As these characters’ stories build and converge, they astonish. For while this heartbreaking and magical book entertains and is at once about family, love of parents and children, art and money, it’s also about the nation’s reckoning with a tragic police shooting playing over and over again on the news. And with what it can mean to be Black in America.
Who has been killed? Who is The Kid? Will the author finish his book tour, and what kind of world will he leave behind? Unforgettably told, with characters who burn into your mind and an electrifying plot ideal for book club discussion, Hell of a Book is the novel Mott has been writing in his head for the last ten years.

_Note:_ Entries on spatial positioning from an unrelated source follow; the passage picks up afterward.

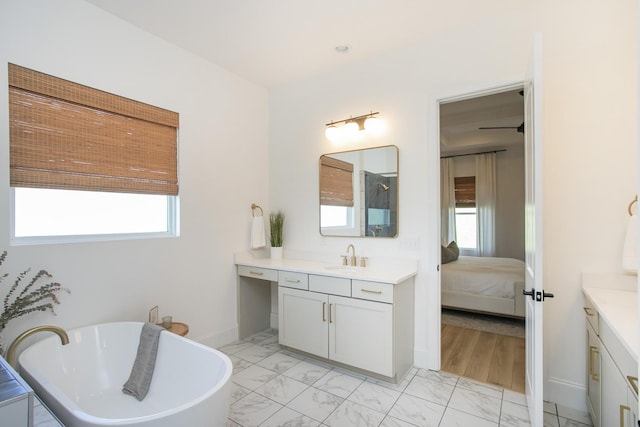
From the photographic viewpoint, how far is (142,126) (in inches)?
98.7

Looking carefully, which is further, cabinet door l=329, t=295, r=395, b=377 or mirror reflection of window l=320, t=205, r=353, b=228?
mirror reflection of window l=320, t=205, r=353, b=228

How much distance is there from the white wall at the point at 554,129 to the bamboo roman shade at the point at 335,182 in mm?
239

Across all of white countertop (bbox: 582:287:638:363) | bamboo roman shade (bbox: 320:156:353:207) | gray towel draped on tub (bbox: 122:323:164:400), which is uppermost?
bamboo roman shade (bbox: 320:156:353:207)

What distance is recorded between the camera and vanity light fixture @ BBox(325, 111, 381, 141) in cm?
293

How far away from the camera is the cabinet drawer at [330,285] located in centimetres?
255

And in its final twists, it truly becomes its title.
APPLE BOOKS REVIEW
The “hell” in the title of Jason Mott’s heartbreaking satire refers to the experience of being a Black man in America. His novel plays out in two parallel storylines. Half of the chapters follow an unnamed author on a punishing book tour as he fields relentless questions about a recent police shooting while inching closer to a complete nervous breakdown. The other half revolves around an “impossibly dark-skinned” boy in the rural South (cruelly nicknamed Soot) who witnesses a life-altering tragedy. Will these characters’ paths cross and, if so, how? Mott pulls off several clever narrative tricks to show us that no amount of humor, effort, or even magic can spare his characters and their families the terrible consequences of racism. Nuanced and riveting, Hell of a Book captures our current reality in all its urgency.
PUBLISHERS WEEKLY
Mott's stunning fourth novel (after The Crossing) delves into the complex and fraught African American experience. The protagonist, a nameless Black author on his first book tour, is reeling from his newfound fame and the success of his book, Hell of a Book. As he flies to promotional events, often in a drunken stupor, the author reveals that his vivid imagination makes it difficult for him to distinguish reality from fiction. So when he encounters "The Kid," a 10-year-old boy with impossibly ebony skin, the author doubts the boy is real. The Kid, who uncannily resembles a recent victim of police violence, first appears at a hotel and continues to pop up during the book tour, leading the author to recall his own repressed trauma as a bullied Black boy in North Carolina. The author's sobering recollections of his youth are punctuated with humorous and insightful encounters that include a discussion on national sociopolitical identity with Nicolas Cage and an improbable first date with a funeral director. Mott's poetic, cinematic novel tackles what it means to live in a country where Black people perpetually "live lives under the hanging sword of fear." Absurdist metafiction doesn't get much better.
Customer Reviews
Incredible, Be Prepared to Think and Feel
This book is so important. It was worthy of every award its received and then some. As a man of color, we all experience the pain of being Black in America in different ways, but we still experience it. We all handle that pain differently because we must. This book examines that handling without judgment or a big call to action but leaves that up to the reader. As the reader, you have that freedom.
Magnificent
Period.
“Falling or flying?”
Amazing. A searingly honest journey through the conundrum that is a Black man’s life in America.